FAA brings Virgin Galactic back to Earth

September 06, 2021
A view of Earth from VSS Unity. Photo: Virgin galactic.

Virgin Galactic is hoping for a “timely resolution” of a probe to determine how its showcase July 11 flight involving founder Richard Branson veered off course.

The US Federal Aviation Administration has grounded the space tourism venture while it investigates the incident, saying the company’s SpaceShipTwo rocket plane cannot fly until it approves a final mishap report and determines that issues related to the incident do not affect public safety.

The announcement came as Virgin Galactic announced its next test flight would be conducted in conjunction with the Italian Air Force and would look at how the change from gravity to microgravity affects the human body.

READ: Florida’s rising humidity may have nobbled Starliner

But before the Unity 23 test Flight lifts off on what is billed as Galactic’s first research customer mission, the company will have to explain why its spaceship carrying Sir Richard and five employees dropped below its permitted altitude.

The incident was revealed in a report by reporter Nicholas Schmidle in The New Yorker, who said the spacecraft flew outside its designated airspace for a minute and forty-one seconds during a roughly 15-minute flight.

Schmidle reported that the first sign of a problem was a yellow caution light indicating the spacecraft was insufficiently vertical as it climbed at more than twice the speed of sound above New Mexico.

This produced a problem with the “entry glide cone”, an imaginary cone in which the ship must begin its descent to allow it to glide to its destination as it returns to Earth.

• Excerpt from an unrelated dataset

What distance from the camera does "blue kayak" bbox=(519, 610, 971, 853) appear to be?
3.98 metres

Although the pilots attempted to address the problem, Schmidle said, it wasn’t enough and data from Flightradar24 showed the vehicle flying outside its designated airspace, something later confirmed by the FAA.

Galactic initially told Schmidle that the mission was “a safe and successful test flight that adhered to our flight procedures and safety protocols” and that its pilots responded appropriately to high-altitude winds that changed the vehicle’s trajectory.

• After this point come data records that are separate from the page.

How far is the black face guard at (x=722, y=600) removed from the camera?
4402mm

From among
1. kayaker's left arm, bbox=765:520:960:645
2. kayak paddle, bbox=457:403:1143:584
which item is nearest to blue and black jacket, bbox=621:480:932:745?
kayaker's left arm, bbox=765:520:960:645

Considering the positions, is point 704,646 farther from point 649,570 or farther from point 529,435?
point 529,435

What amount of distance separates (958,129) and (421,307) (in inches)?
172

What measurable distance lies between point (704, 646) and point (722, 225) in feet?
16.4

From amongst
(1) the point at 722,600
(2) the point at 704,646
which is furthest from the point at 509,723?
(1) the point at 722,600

In a subsequent statement,  the company said it was working with the FAA to address the cause for the deviation.

“We take this seriously and are currently addressing the causes of the issue and determining how to prevent this from occurring on future missions,’’ it said.

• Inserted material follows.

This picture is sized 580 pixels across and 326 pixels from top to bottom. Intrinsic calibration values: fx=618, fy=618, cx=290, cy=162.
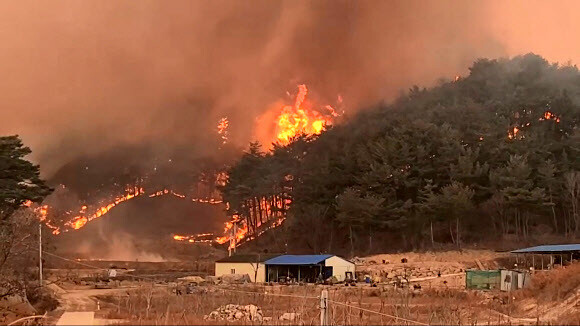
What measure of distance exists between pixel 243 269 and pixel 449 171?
79.7ft

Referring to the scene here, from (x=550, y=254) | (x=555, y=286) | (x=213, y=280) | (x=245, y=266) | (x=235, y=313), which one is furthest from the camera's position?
(x=245, y=266)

“Although the flight’s ultimate trajectory deviated from our initial plan, it was a controlled and intentional flight path that allowed Unity 22 to successfully reach space and land safely at our Spaceport in New Mexico.

“At no time were passengers and crew put in any danger as a result of this change in trajectory, and at no time did the ship travel above any population centers or cause a hazard to the public.

“FAA representatives were present in our control room during the flight and in post-flight debriefs.

“We have been working closely with the FAA to support a thorough review and timely resolution of this issue.”


  1. These flights by Virgin and Blue Origin are not full certified by the US FAA. The organisations have some sort of waiver from the FAA. These flights are more dangerous than necessary. From one aspect, he occupants of these vehicles do not wear full pressure suits; an absolute necessity in the event of a pressurisation failure at altitude. Exposure to the vacuum of space is certain death. (Remember how NASA and air force crew dress?) Isn't it astonishing that otherwise very smart, and rich, prospective passengers will rush undertake such flights?